■ TASK BRIEF ■
Every record below should be repeated exactly. Omit the pictures.

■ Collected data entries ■
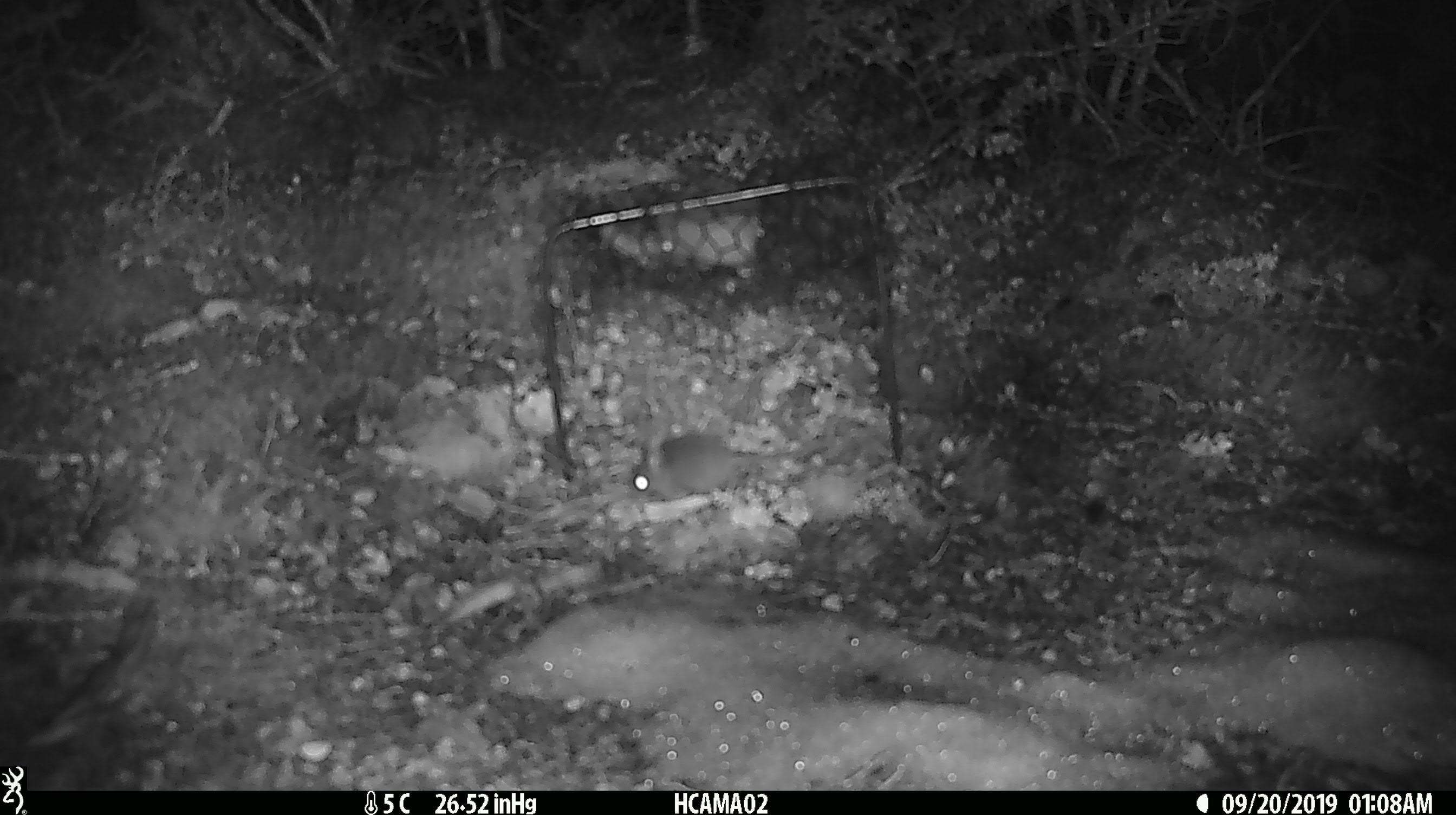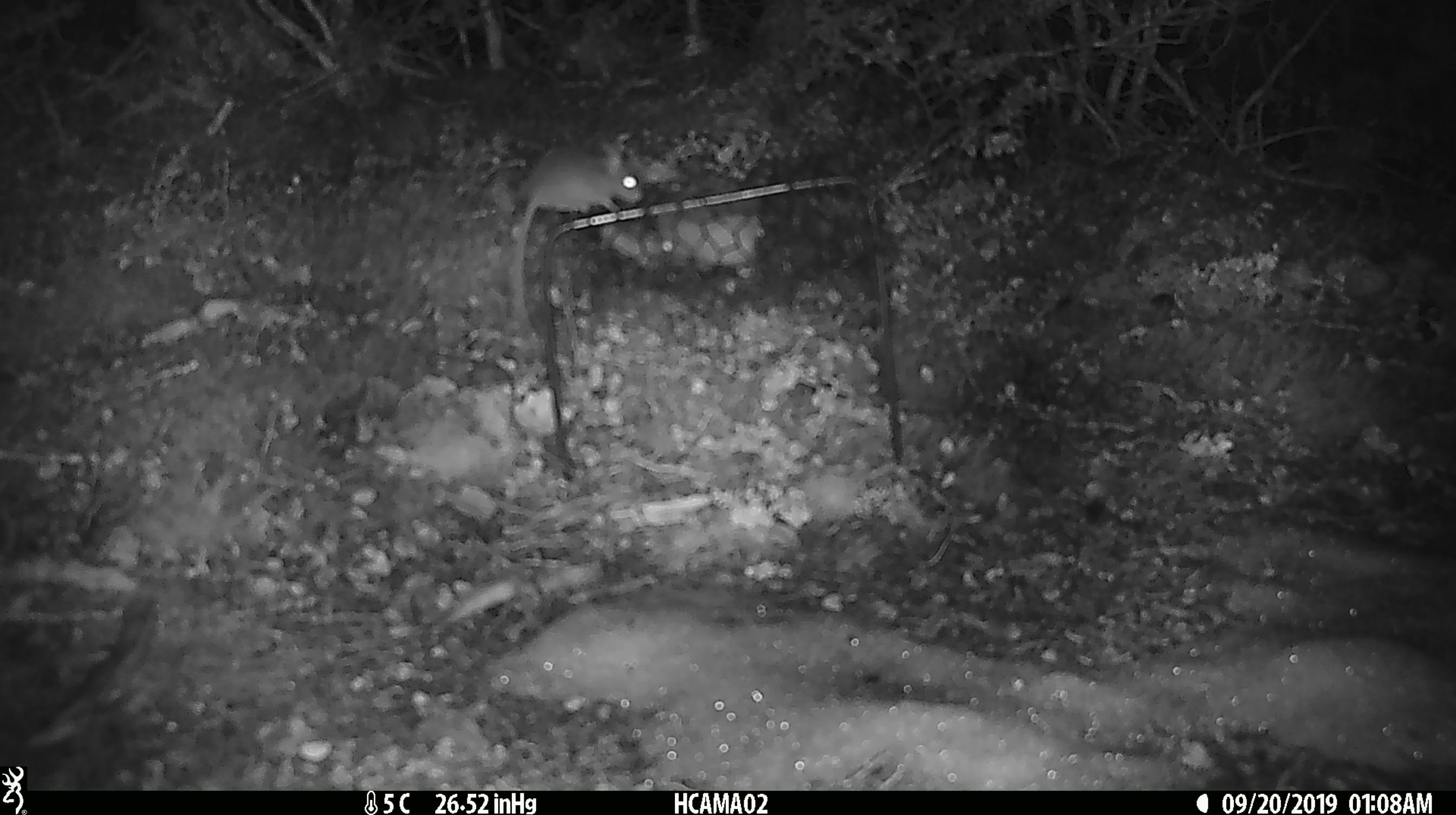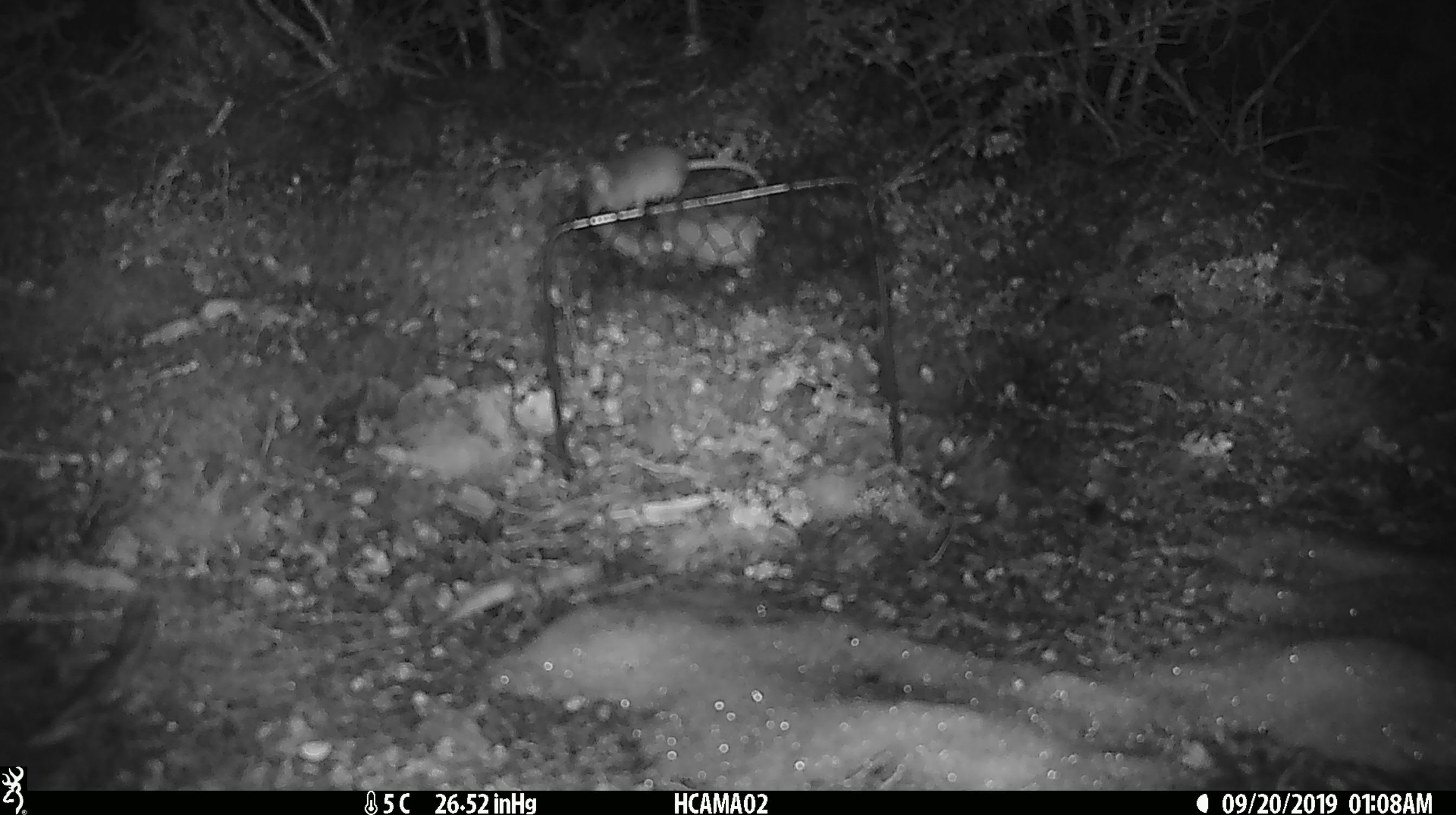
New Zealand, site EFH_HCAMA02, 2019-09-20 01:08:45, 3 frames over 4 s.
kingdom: Animalia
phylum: Chordata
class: Mammalia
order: Rodentia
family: Muridae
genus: Mus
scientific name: Mus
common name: mouse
Mouse (Mus).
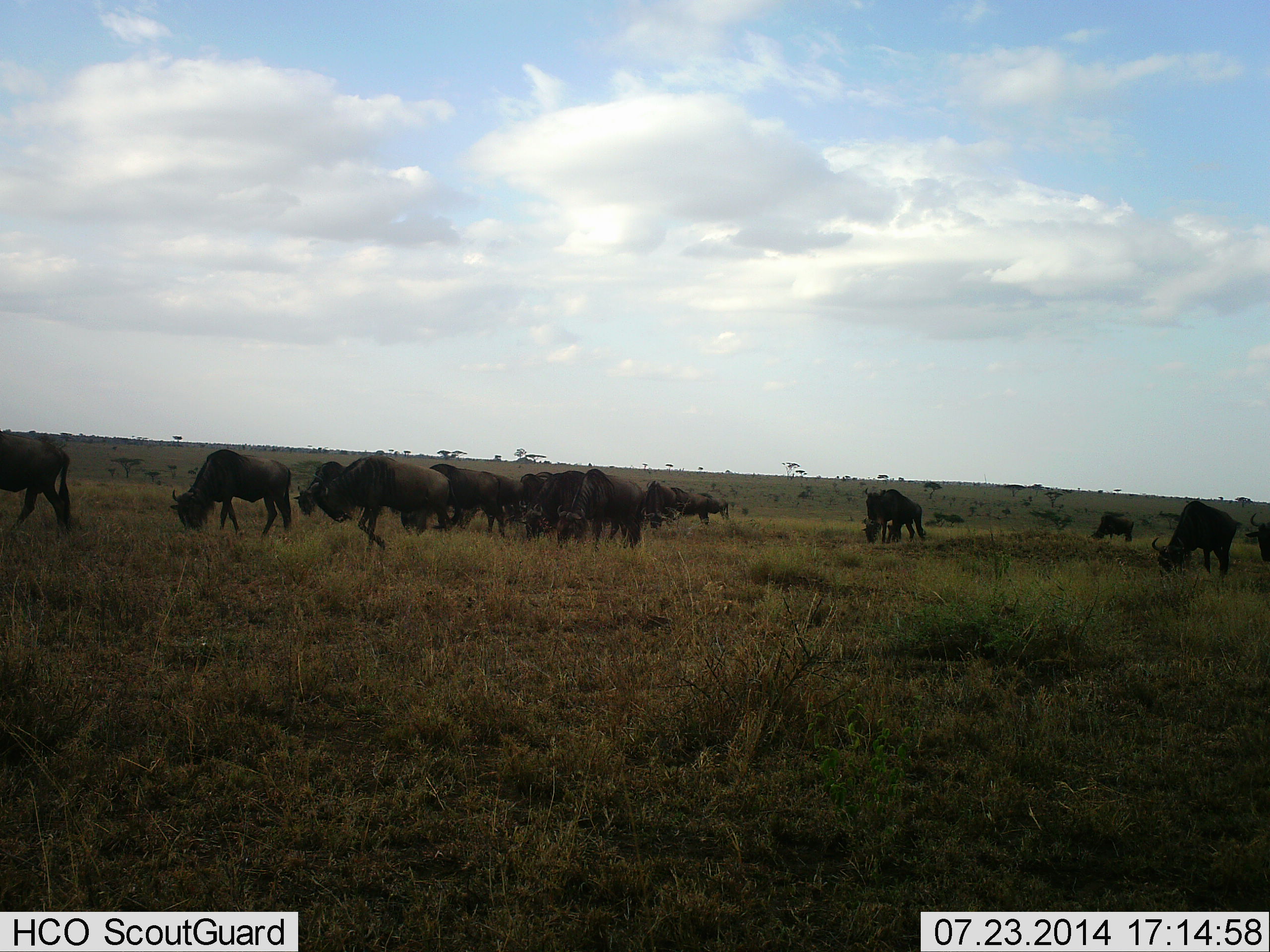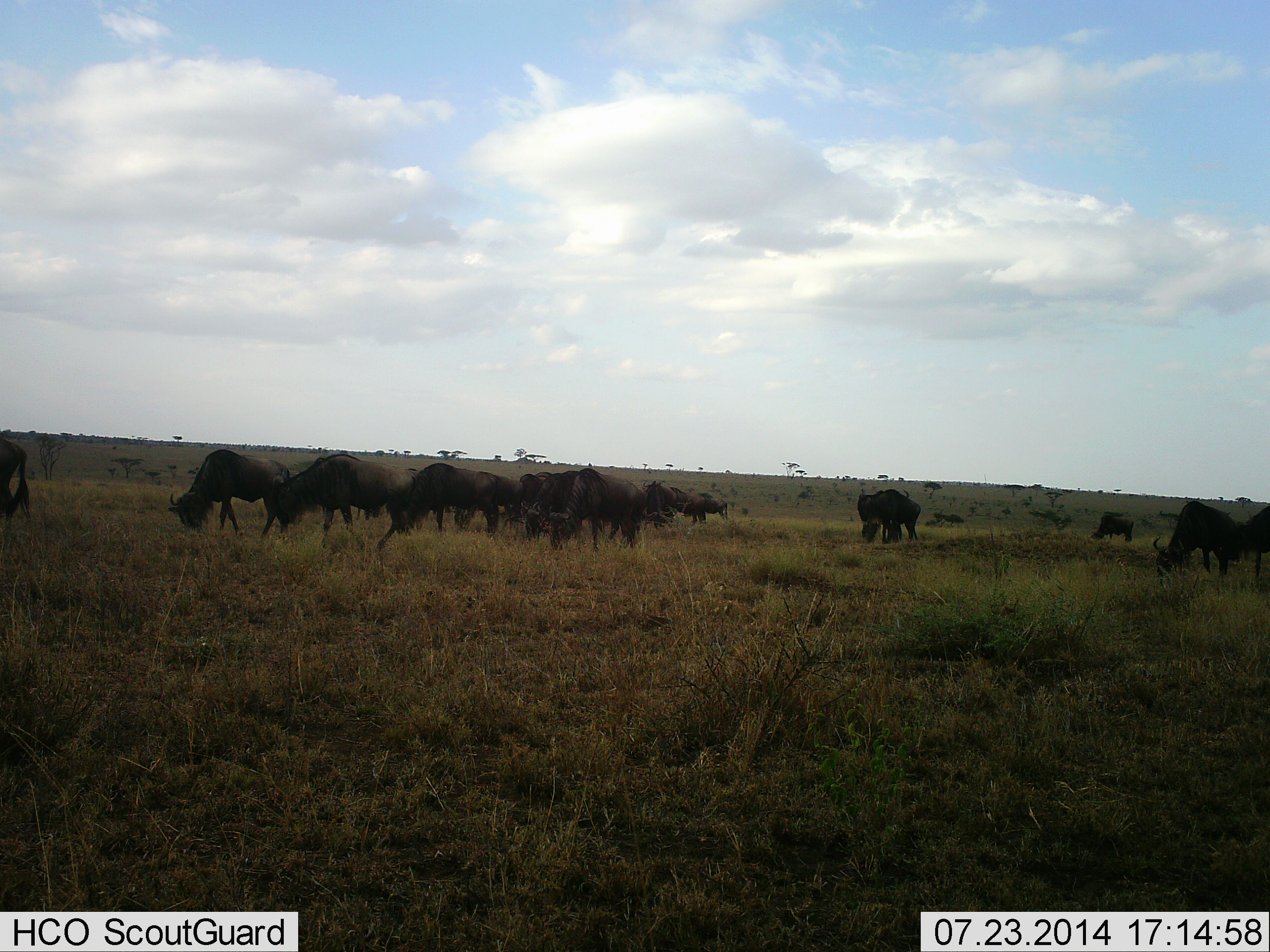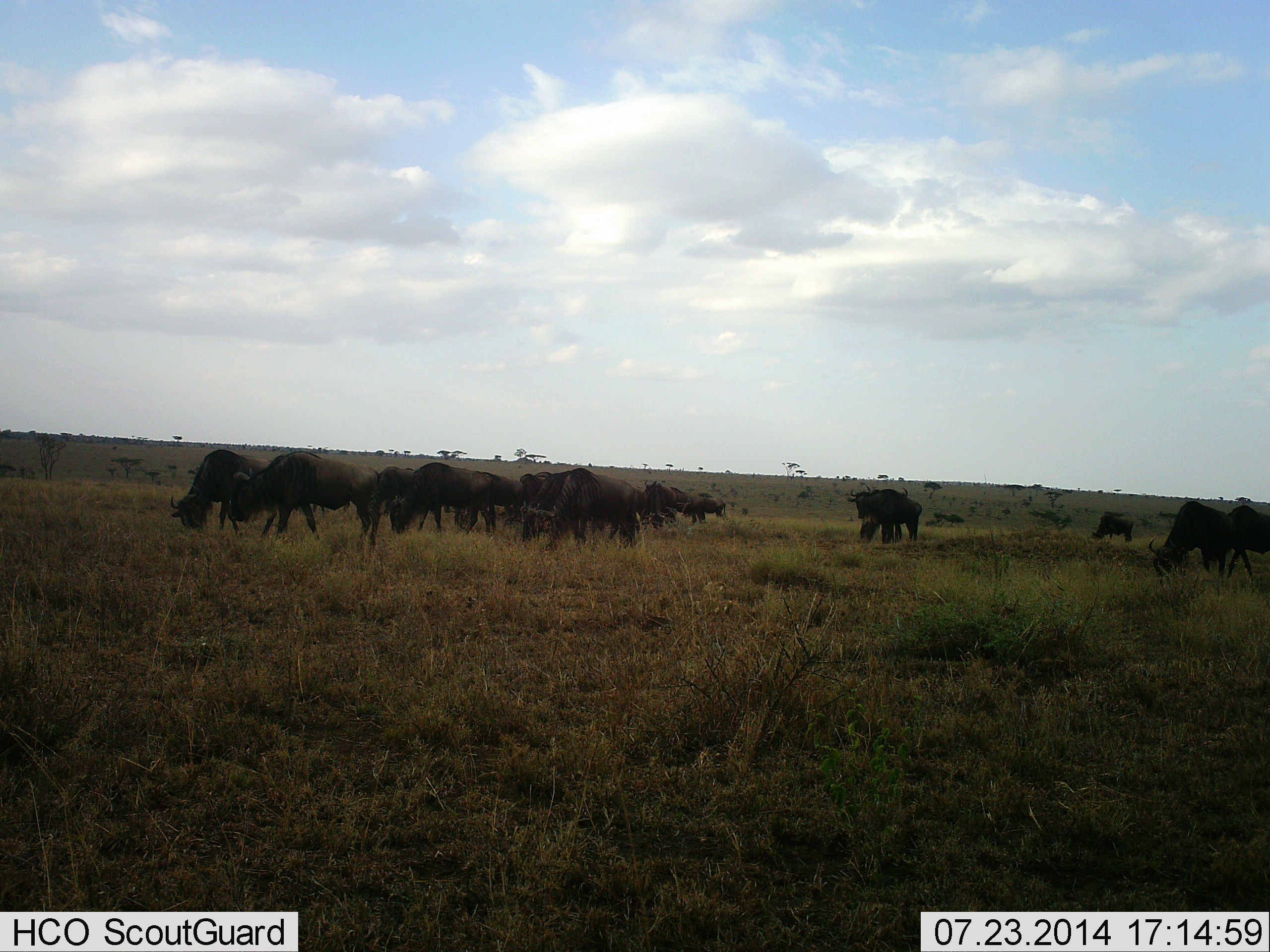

■ RESPONSE AREA ■
New Zealand, site EFH_HCAMA02, 2019-09-20 01:08:45, 3 frames over 4 s.
kingdom: Animalia
phylum: Chordata
class: Mammalia
order: Rodentia
family: Muridae
genus: Mus
scientific name: Mus
common name: mouse
Mouse (Mus).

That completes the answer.